Mistake #13: Assuming You Do Not Need A Security Plugin
As mentioned in the previous mistakes above, use a security plugin. You could grab some snippets of code from various websites to piecemeal your security solution into your custom or child theme. Unfortunately, WordPress is continually changing and that means if you are manually adding snippets of code into your theme, then you will be responsible to maintain that. The likelihood of you or another developer keeping up with the security standards and code compatibility is very low. If you use an actively support security plugin, then you can expect that the author will continue to release new versions that have been tested with the latest versions of WordPress.

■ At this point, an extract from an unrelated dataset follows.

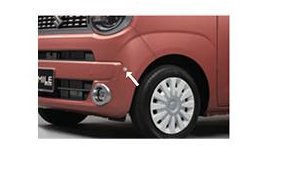 スズキ ワゴンRスマイル【MX81S MX91S】　フロントパーキングセンサー【ピュアホワイトパール】[9921N-84S00/9921P-84S00-ZVR]｜MAP-S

Security plugins are not created equal as some are more robust than others. Nevertheless, a security plugin is better than no security plugin. Regardless of the brand name of WordPress security plugin; choose one and only one that meets the needs of your website. Multiple security plugins running at the same time will often overlap in functionality and bog down your website unnecessarily.
Warning: Multiple security plugins running at the same time will possibly break your website in not so obvious ways leaving your site dysfunctional and more vulnerable to an attack.